> Exercise:
Take the line with "Sunning Gator Metal Print" and every line after it, through the end of the listing, and give them again exactly, pictures excluded.

> Record excerpts:
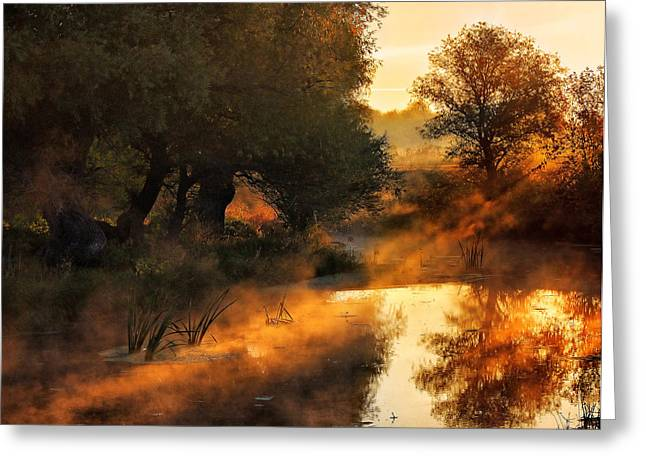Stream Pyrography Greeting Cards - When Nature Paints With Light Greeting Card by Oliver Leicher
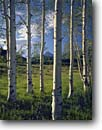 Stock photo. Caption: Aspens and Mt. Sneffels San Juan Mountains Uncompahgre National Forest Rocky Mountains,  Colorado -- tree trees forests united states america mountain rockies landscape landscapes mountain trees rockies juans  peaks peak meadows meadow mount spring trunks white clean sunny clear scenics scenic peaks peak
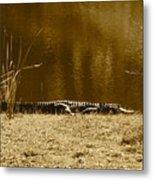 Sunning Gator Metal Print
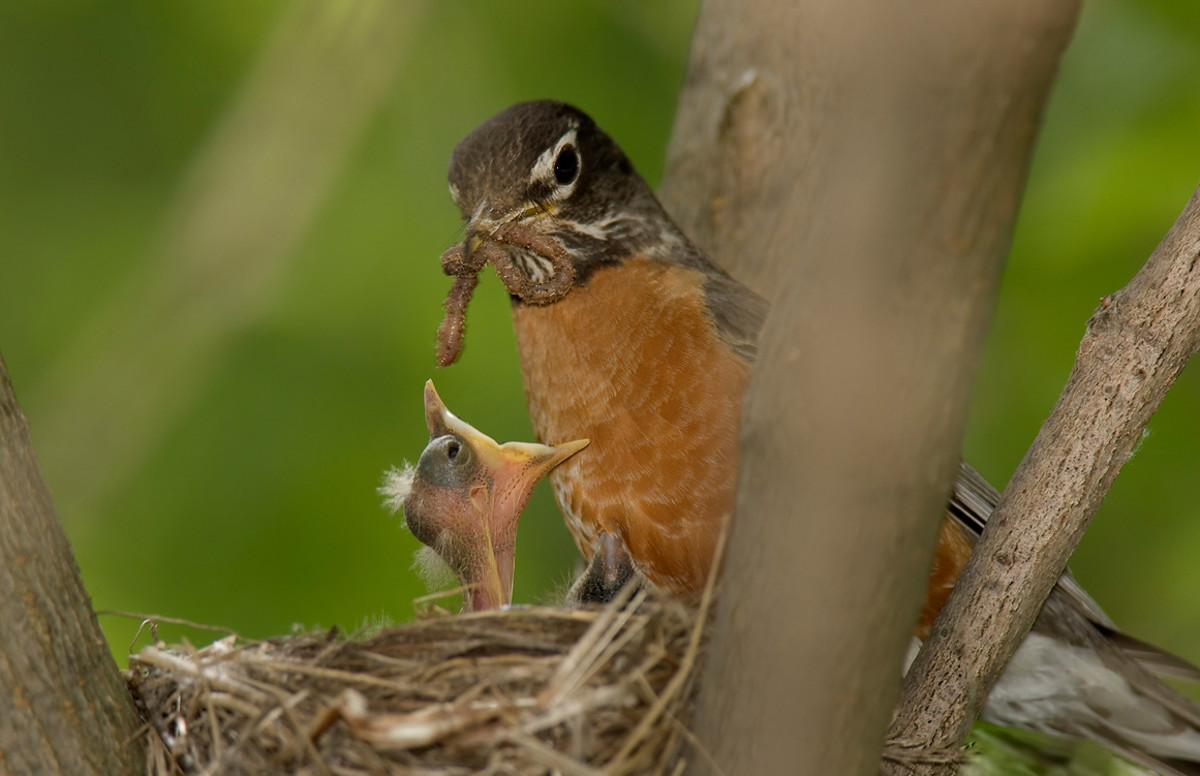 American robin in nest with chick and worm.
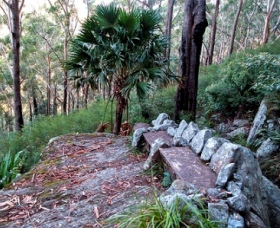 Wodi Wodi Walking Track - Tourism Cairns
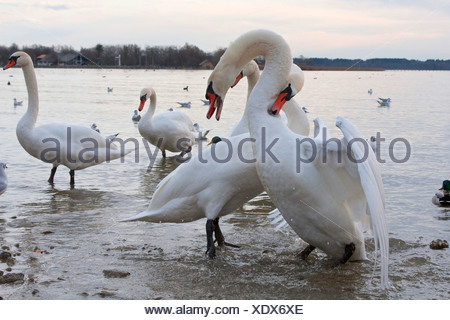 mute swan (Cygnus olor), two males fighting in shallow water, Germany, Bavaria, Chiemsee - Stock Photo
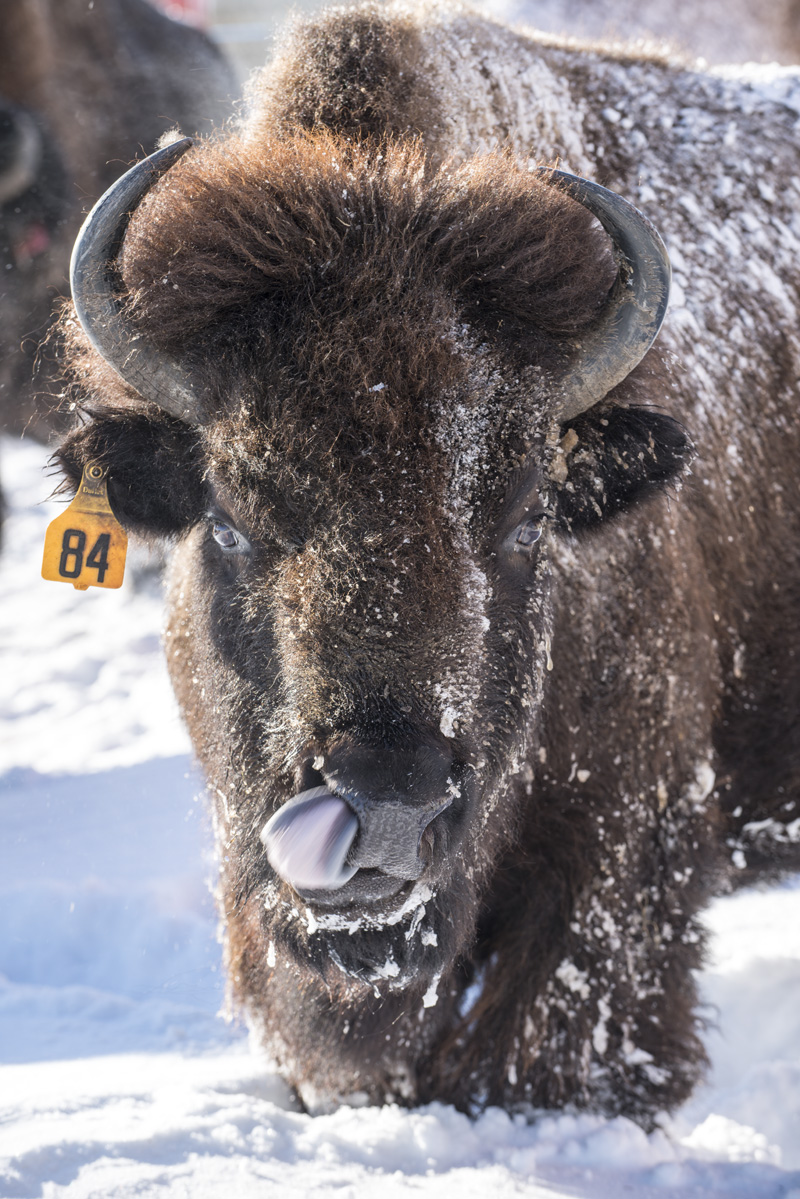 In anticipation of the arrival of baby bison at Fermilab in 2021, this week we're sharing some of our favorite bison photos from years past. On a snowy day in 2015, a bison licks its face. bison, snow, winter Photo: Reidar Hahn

> Result of the task:
 Sunning Gator Metal Print
 American robin in nest with chick and worm.
 Wodi Wodi Walking Track - Tourism Cairns
 mute swan (Cygnus olor), two males fighting in shallow water, Germany, Bavaria, Chiemsee - Stock Photo
 In anticipation of the arrival of baby bison at Fermilab in 2021, this week we're sharing some of our favorite bison photos from years past. On a snowy day in 2015, a bison licks its face. bison, snow, winter Photo: Reidar Hahn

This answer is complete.